Archaeologists uncover ancient Roman cult temple
Archaeologists excavating a site in central Rome have uncovered what may be the oldest known Roman temple . The finding was made at Sant’Omobono, one of the most remarkable and least understood archaeological sites in Rome.
An international team of researchers have been carrying out excavations at the Sant’Omobono site, which lies at the foot of Capitoline Hill, for a number of years. Previous work has uncovered multiple layers comprising Middle and Late Bronze Age materials dating back to the 7 th century BC, and substantial evidence of continuous cult activity beginning in the late seventh and early sixth centuries BC. According to the project website , the site offers “both an important glimpse at the earliest phases of occupation at Rome in the latter half of the second millennium and an unparalleled opportunity to study the development of a major cult area in relation to the processes of urbanization and state formation from the eighth to the sixth centuries”.
The Sant'Omobono excavation team dug a 15-foot reinforced hole below the water line to reach the ruins of the ancient temple. Within the ruins they found large numbers of votive offerings such as miniature versions of drinking vessels left by foreign traders.
Today, the Tiber River is about a hundred yards away. But when the city was being created, around the 7th century BC, it flowed close to where the Sant’Omobono church now stands, where a bend in the river provided a natural harbour for merchant ships.
The temple, which archaeologists believe was dedicated to the goddess Fortuna, would have been one of the first things that traders would have seen when they pulled into the harbour of Rome.
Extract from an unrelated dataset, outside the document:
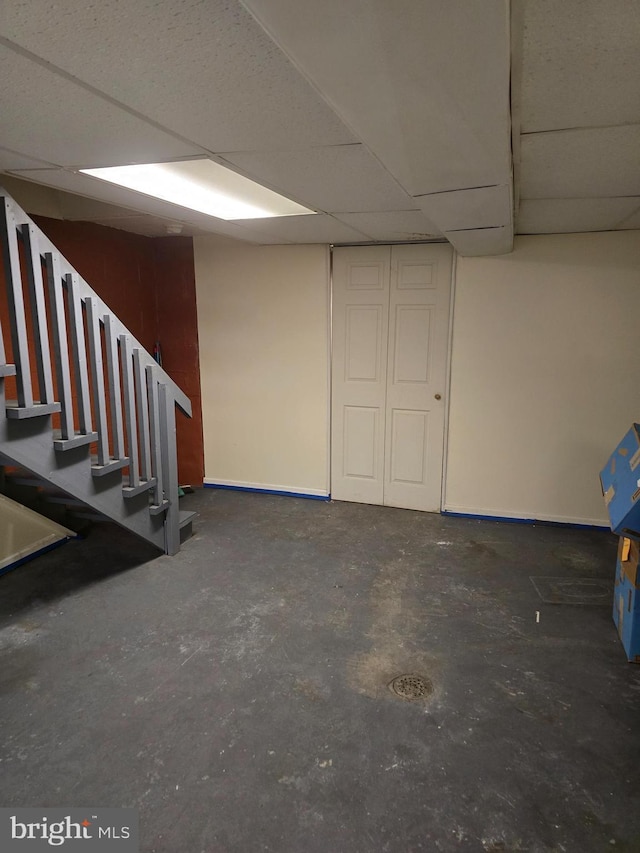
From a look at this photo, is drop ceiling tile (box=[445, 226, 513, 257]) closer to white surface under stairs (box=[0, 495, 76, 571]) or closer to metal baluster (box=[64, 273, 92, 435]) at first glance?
metal baluster (box=[64, 273, 92, 435])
According to Nic Terrenato, co-director of the Sant'Omobono excavation project, temples were positioned in this way in order to foster mutual trust between locals and traders. "It's like a free trade zone and the goddess is supposed to guarantee the fairness of the trade," said Terrenato.
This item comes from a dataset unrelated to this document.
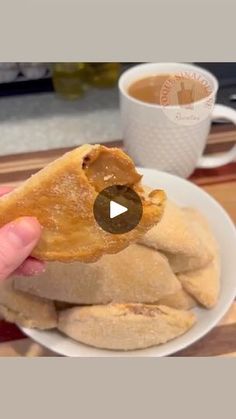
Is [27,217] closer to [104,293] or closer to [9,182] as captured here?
[104,293]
Fortuna is the Roman Goddess of luck, fate and fortune, as her name implies. She was a very popular Goddess, and was worshipped under many epithets depending on the type of luck one wished to invoke or the circumstances in play. She was honoured as a personal Goddess, overseeing the fate of the individual mother, young man, or soldier, to a Goddess of the State, ensuring the fortune of the populace, the luck of the Emperor, or the glorious fate of the entire Roman Empire.